- [Exercise] Only the lines from the beginning of the listing below through the line with "Reporte Plataforma Case580.pdf" belong in the answer; please print them exactly and drop the pictures.

####

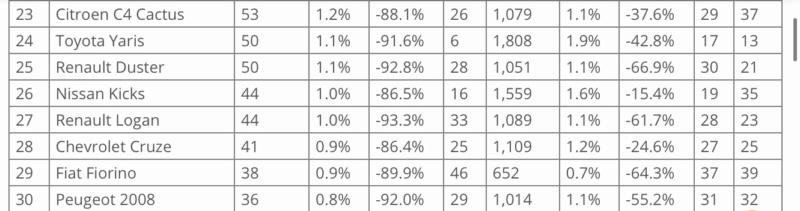 [Statistiques] Les chiffres sud/nord américains  - Page 4 6a058010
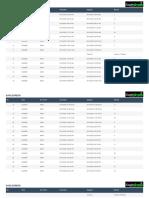 Reporte Plataforma Case580.pdf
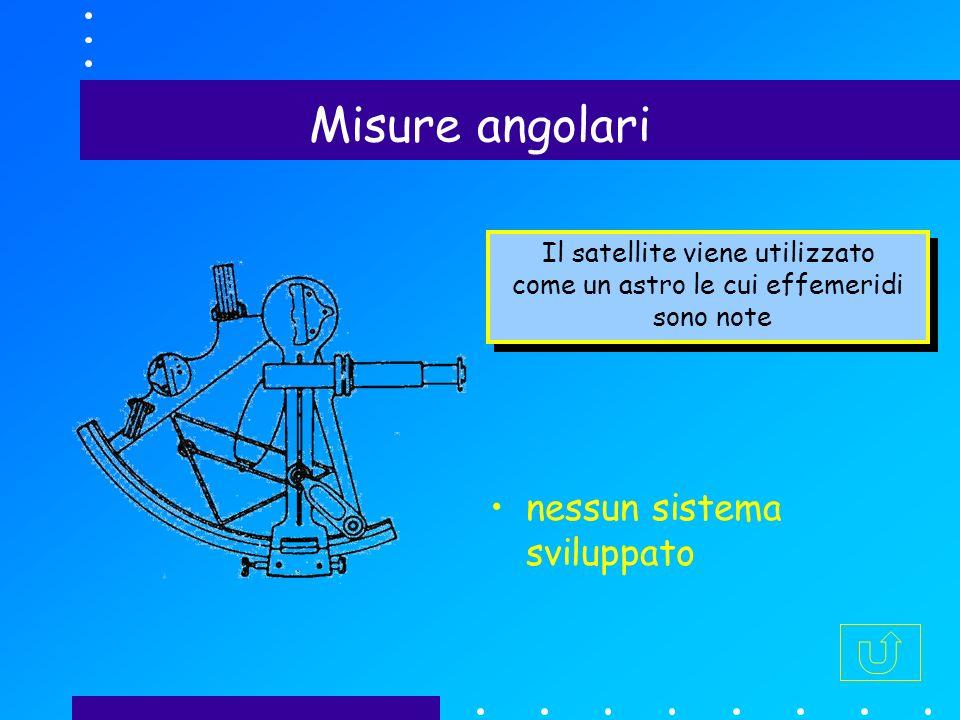 Misure angolari nessun sistema sviluppato Il satellite viene utilizzato come un astro le cui effemeridi sono note Il satellite viene utilizzato come un astro le cui effemeridi sono note
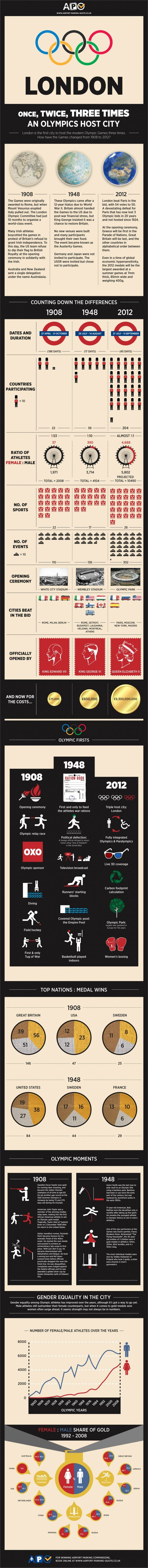 Love this infographic on London as an Olympic host city. Can't imagine how crazy its going to be in just a few short weeks!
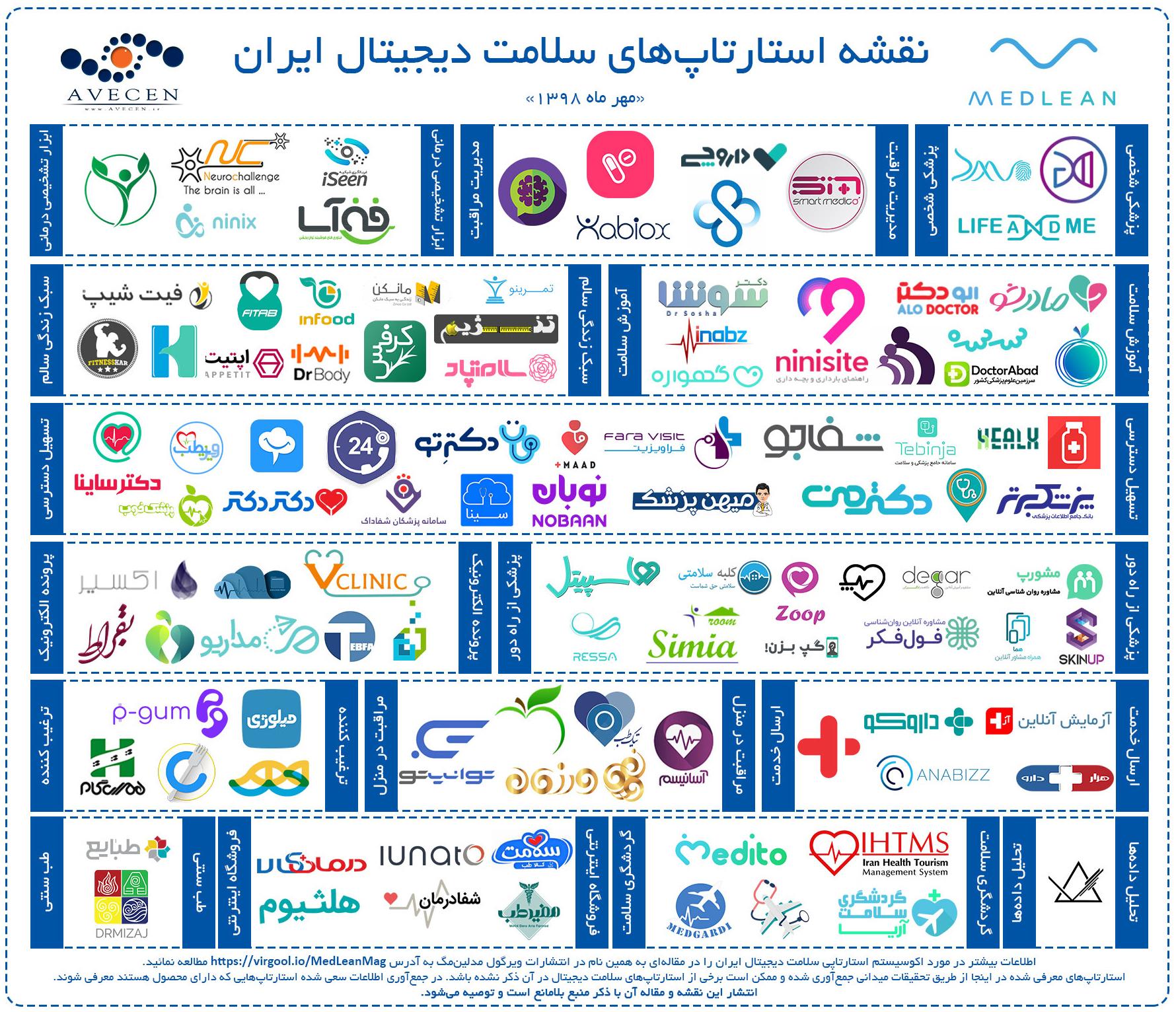 نگاهی بر اکوسیستم استارتاپی سلامت دیجیتال ایران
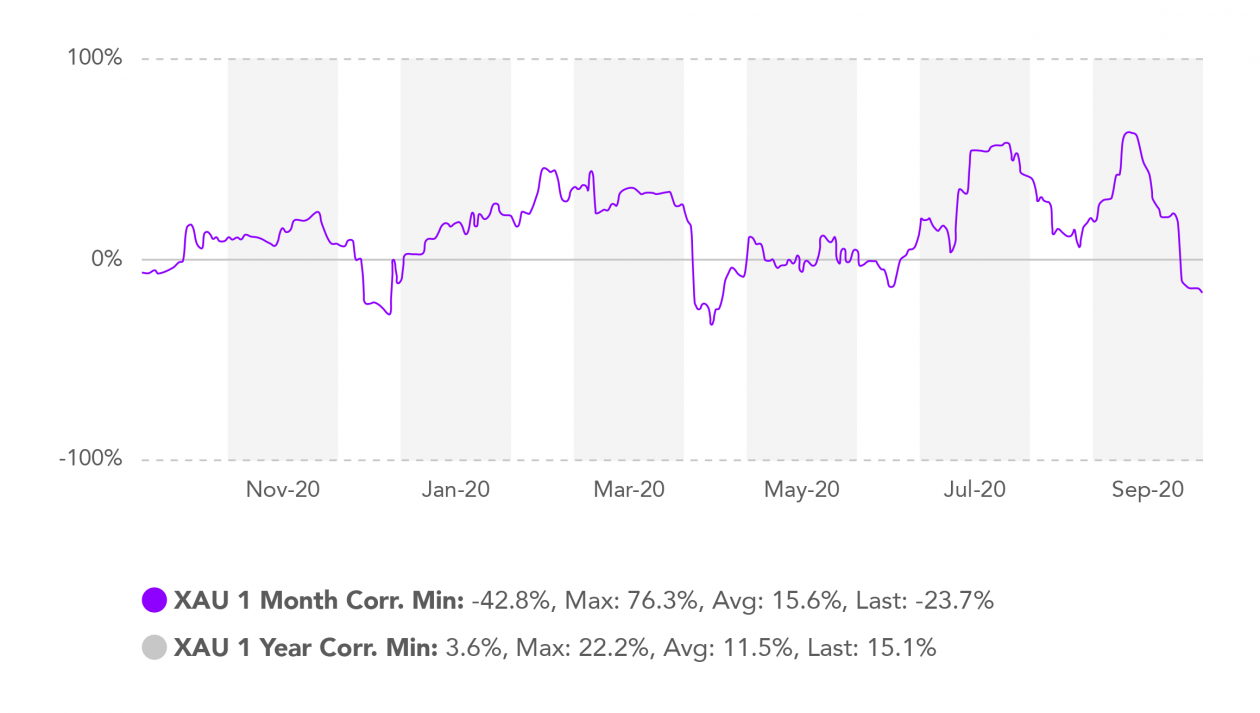 chart bitcoin gold realized correlation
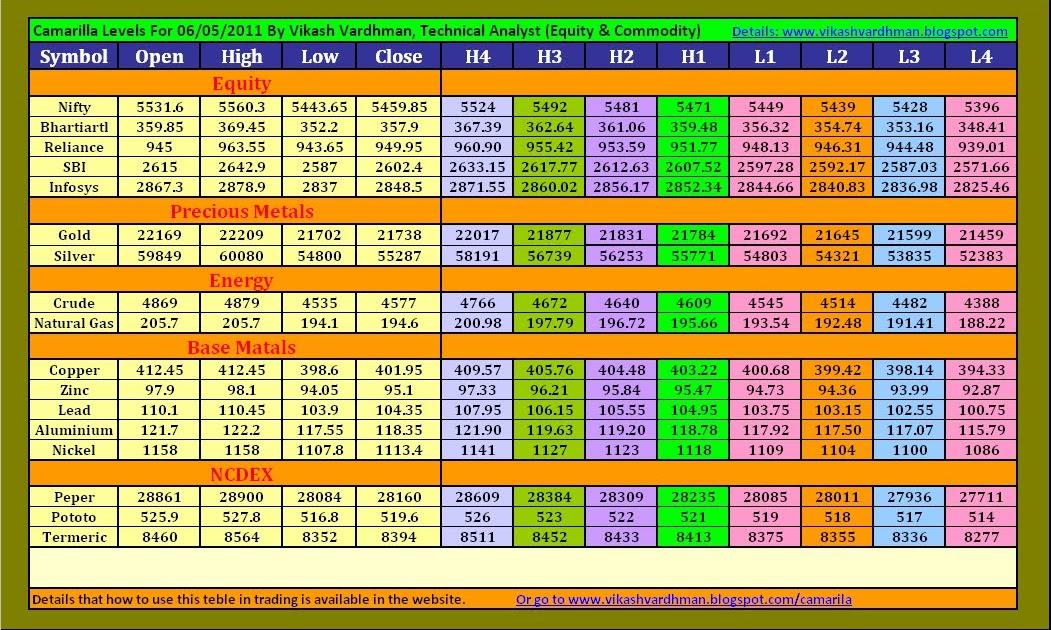 Camarilla forex trading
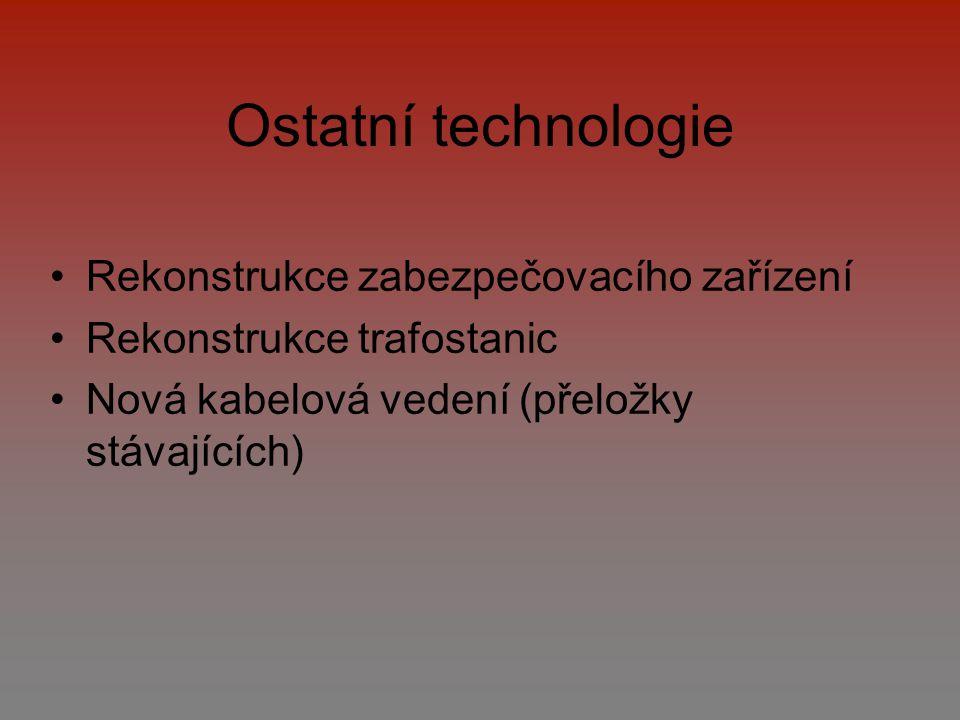 Ostatní technologie Rekonstrukce zabezpečovacího zařízení Rekonstrukce trafostanic Nová kabelová vedení (přeložky stávajících)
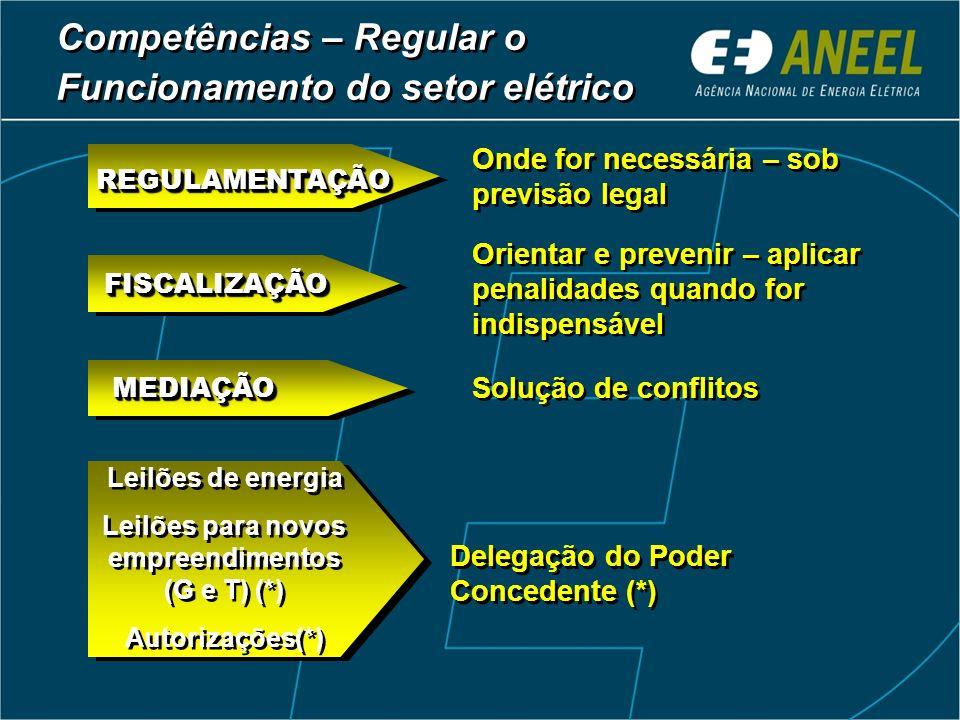 Competências – Regular o Funcionamento do setor elétrico Competências – Regular o Funcionamento do setor elétrico Onde for necessária – sob previsão l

####

- [Task output]
 [Statistiques] Les chiffres sud/nord américains  - Page 4 6a058010
 Reporte Plataforma Case580.pdf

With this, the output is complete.